Leaving out every picture, retype the lines below from the top through the one that contains "common name: domestic cow".
==== GIVEN INFORMATION
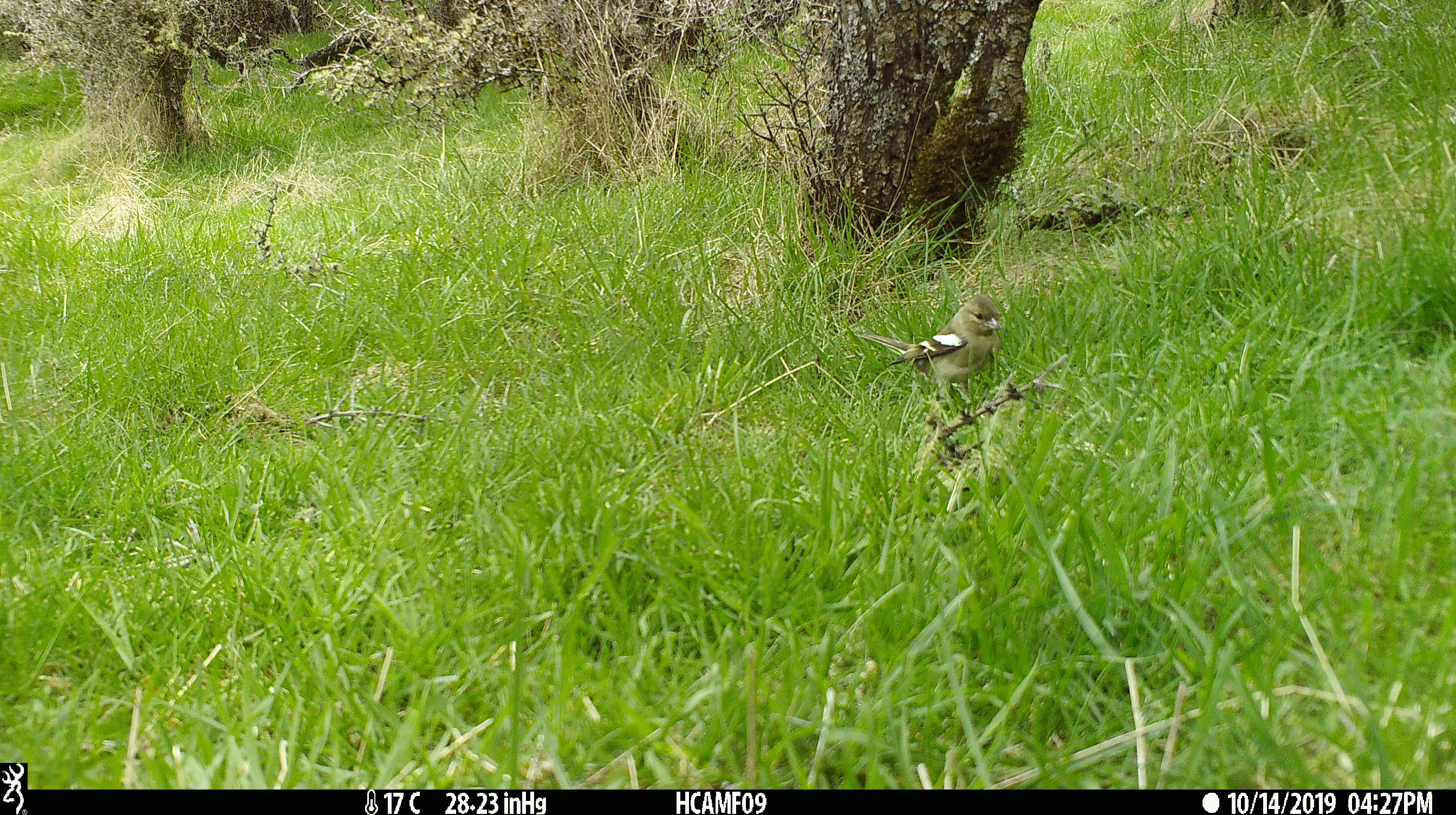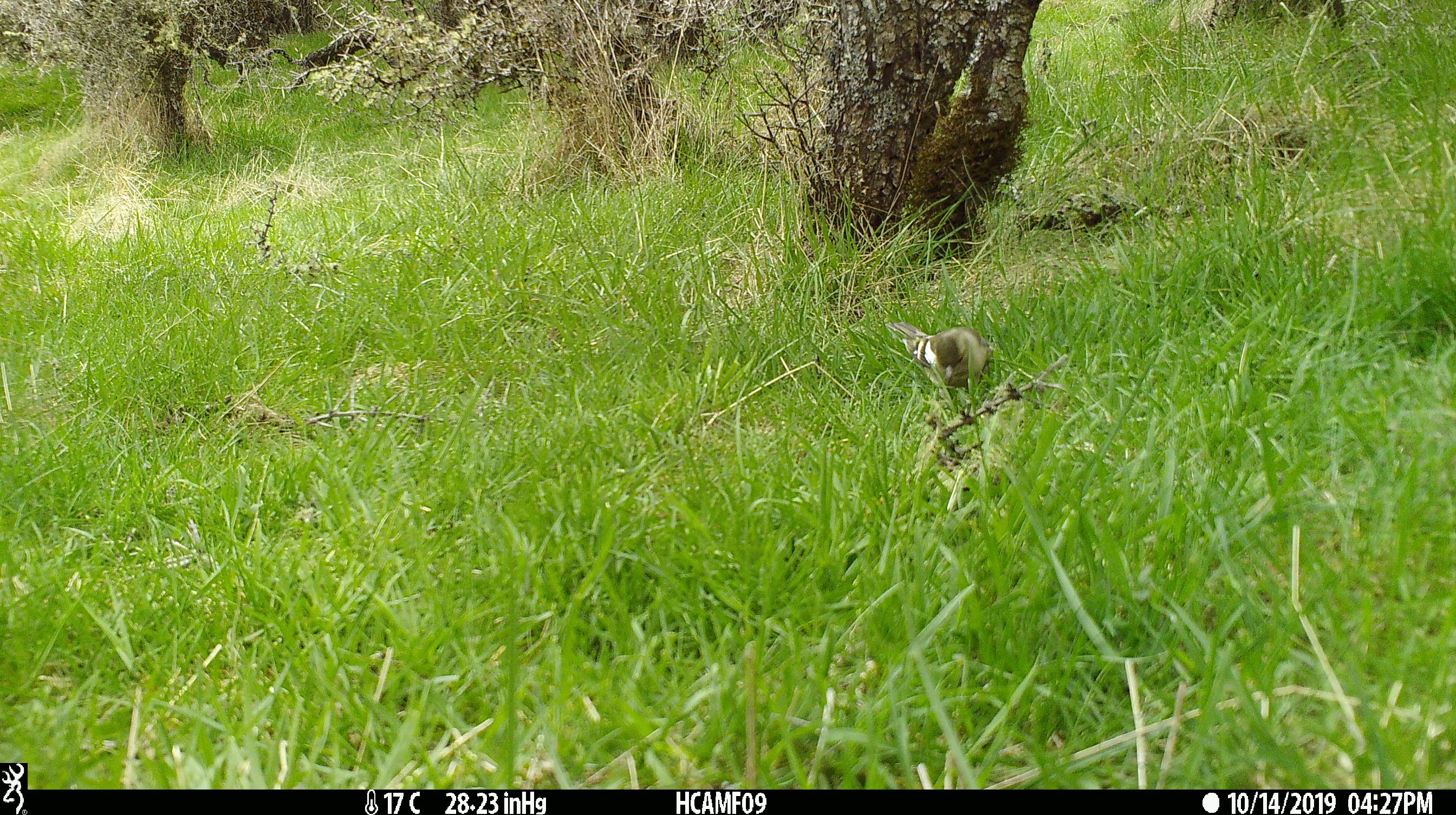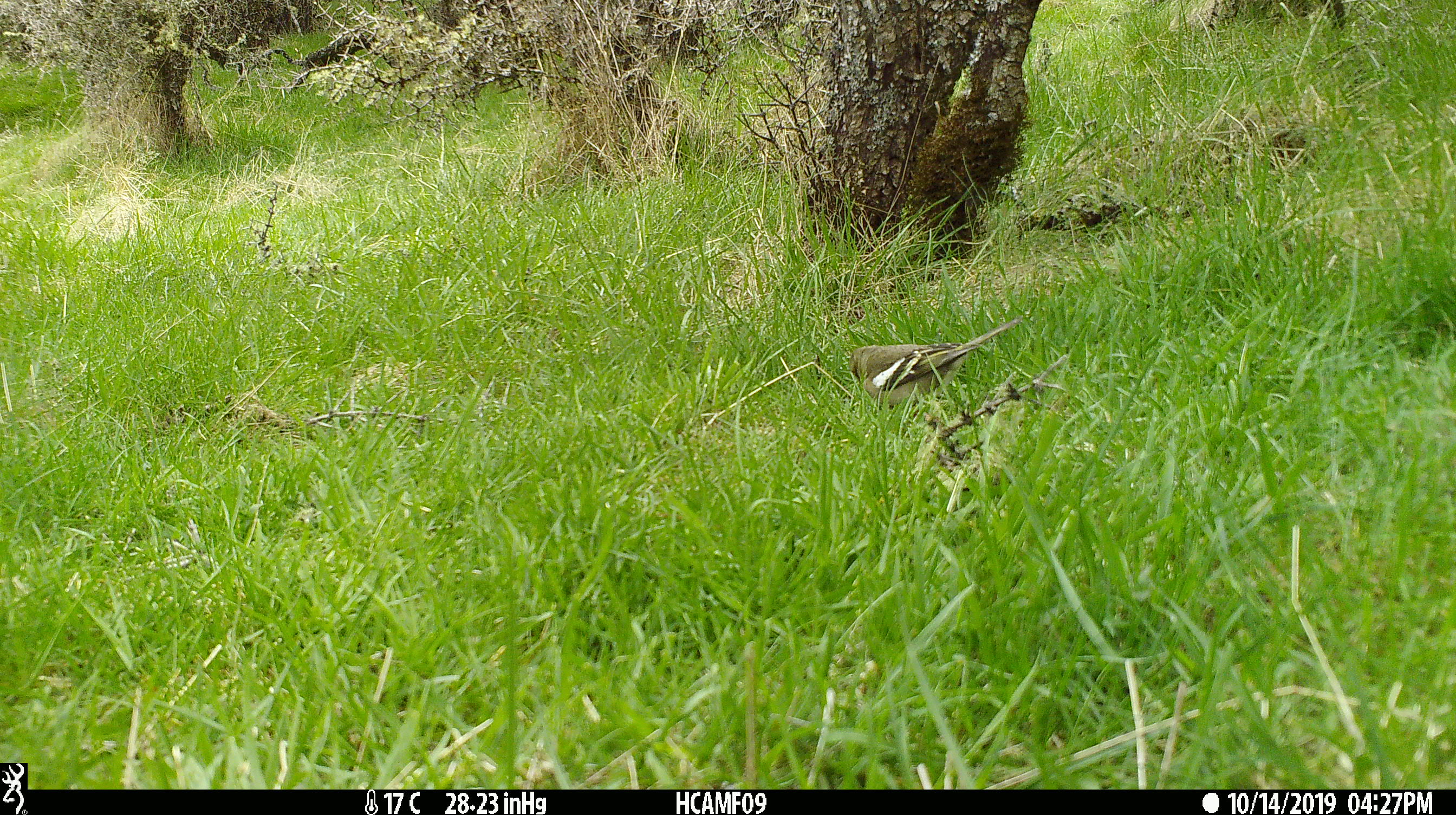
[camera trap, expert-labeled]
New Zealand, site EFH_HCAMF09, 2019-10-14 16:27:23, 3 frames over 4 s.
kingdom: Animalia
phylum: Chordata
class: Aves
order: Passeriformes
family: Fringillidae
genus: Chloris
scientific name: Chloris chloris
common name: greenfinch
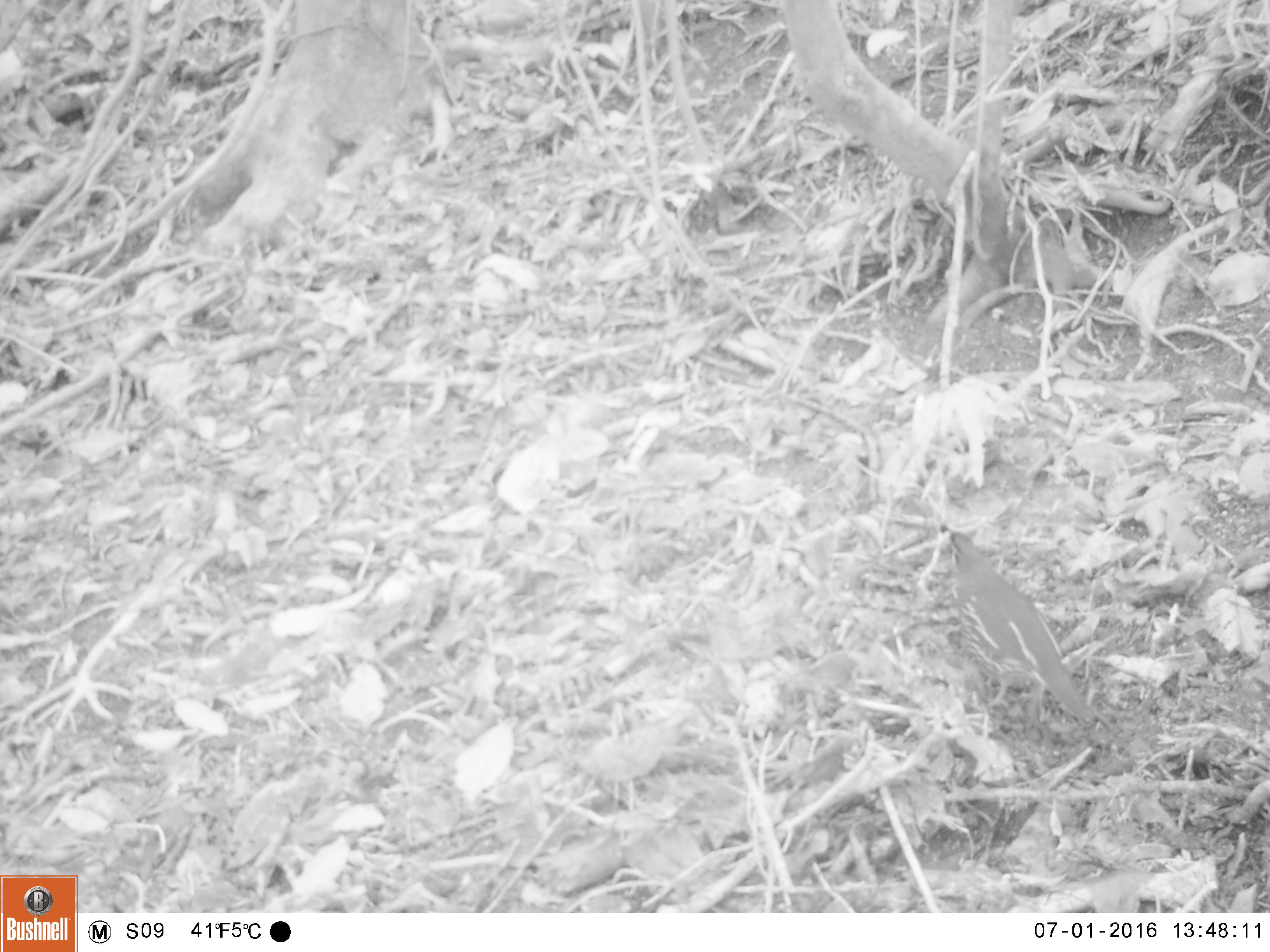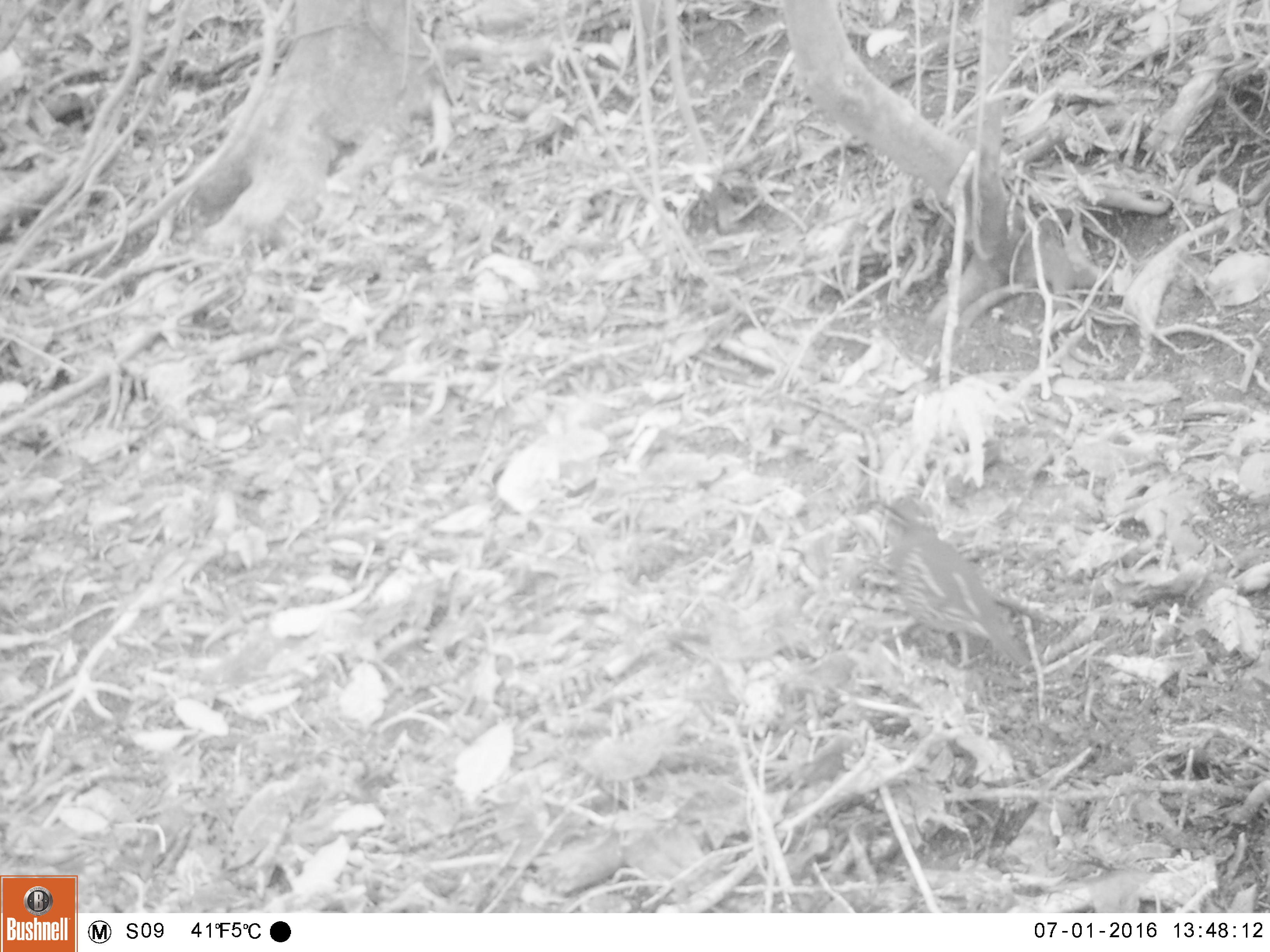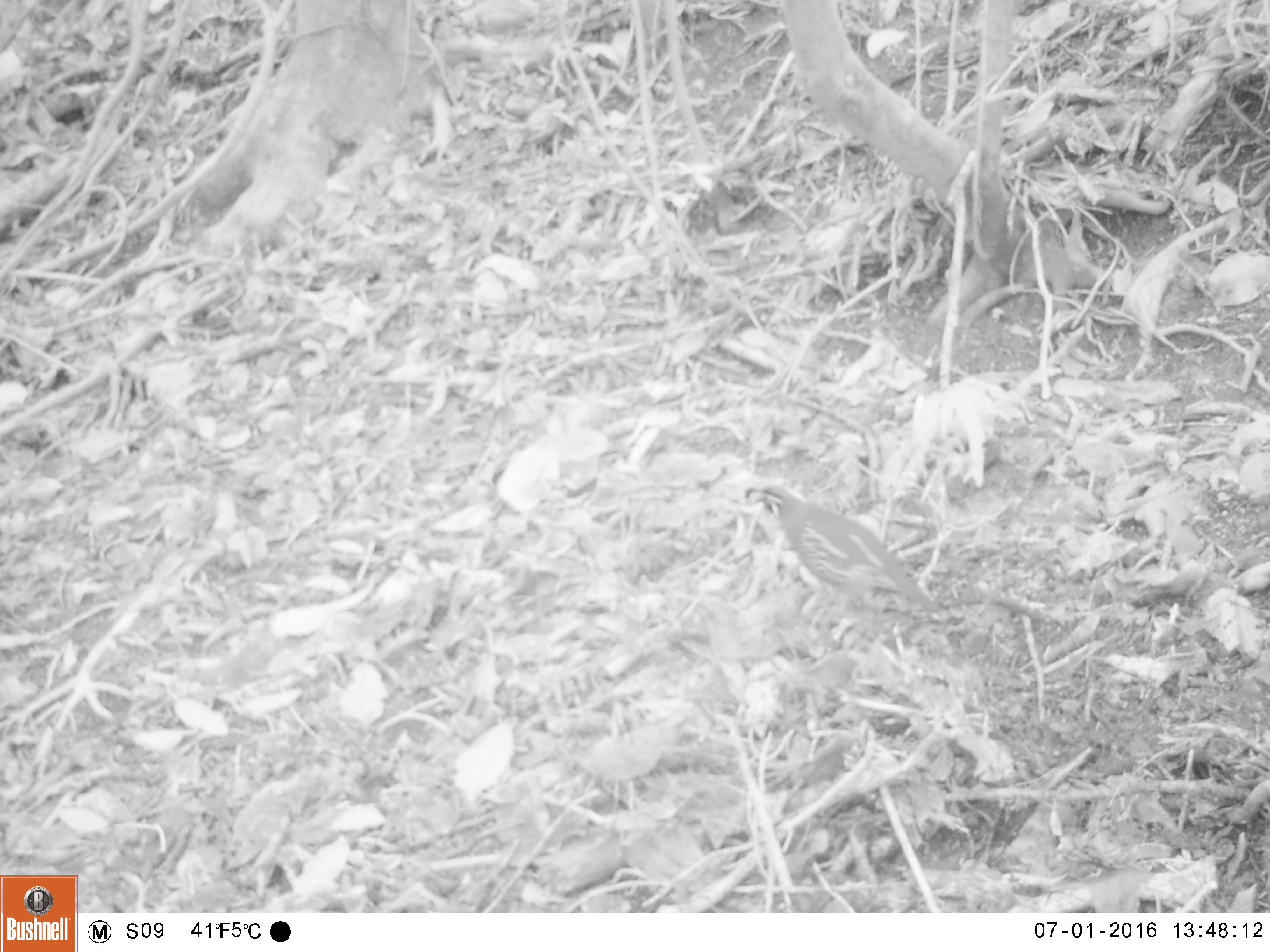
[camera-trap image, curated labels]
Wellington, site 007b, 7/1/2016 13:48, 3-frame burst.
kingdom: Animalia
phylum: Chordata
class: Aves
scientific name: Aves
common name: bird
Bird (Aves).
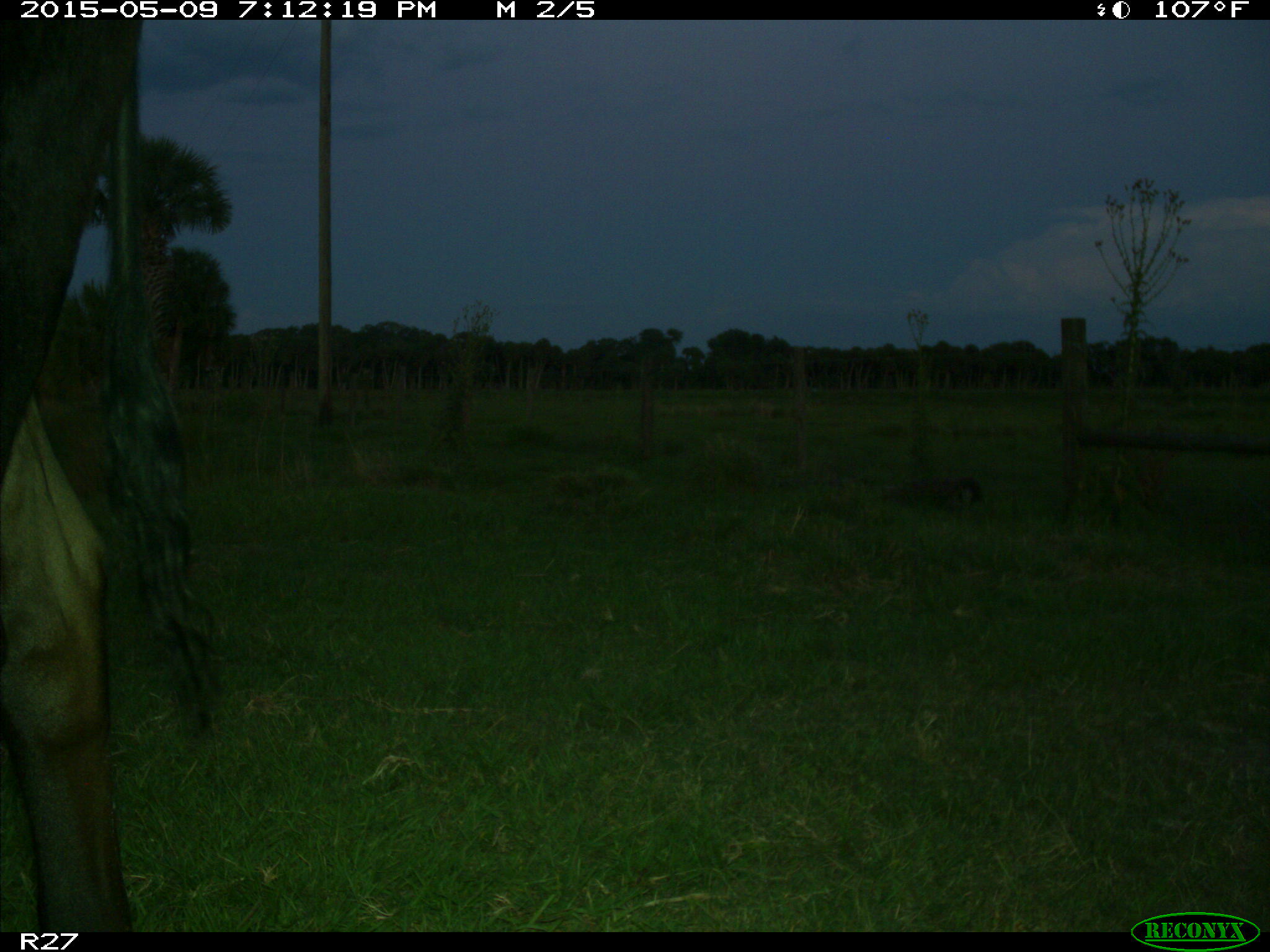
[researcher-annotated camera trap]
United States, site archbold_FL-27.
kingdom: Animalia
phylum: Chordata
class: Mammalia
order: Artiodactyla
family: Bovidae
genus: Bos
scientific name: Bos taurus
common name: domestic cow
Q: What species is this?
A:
========
— PROBLEM SOLUTION —
[camera trap, expert-labeled]
New Zealand, site EFH_HCAMF09, 2019-10-14 16:27:23, 3 frames over 4 s.
kingdom: Animalia
phylum: Chordata
class: Aves
order: Passeriformes
family: Fringillidae
genus: Chloris
scientific name: Chloris chloris
common name: greenfinch
[camera-trap image, curated labels]
Wellington, site 007b, 7/1/2016 13:48, 3-frame burst.
kingdom: Animalia
phylum: Chordata
class: Aves
scientific name: Aves
common name: bird
Bird (Aves).
[researcher-annotated camera trap]
United States, site archbold_FL-27.
kingdom: Animalia
phylum: Chordata
class: Mammalia
order: Artiodactyla
family: Bovidae
genus: Bos
scientific name: Bos taurus
common name: domestic cow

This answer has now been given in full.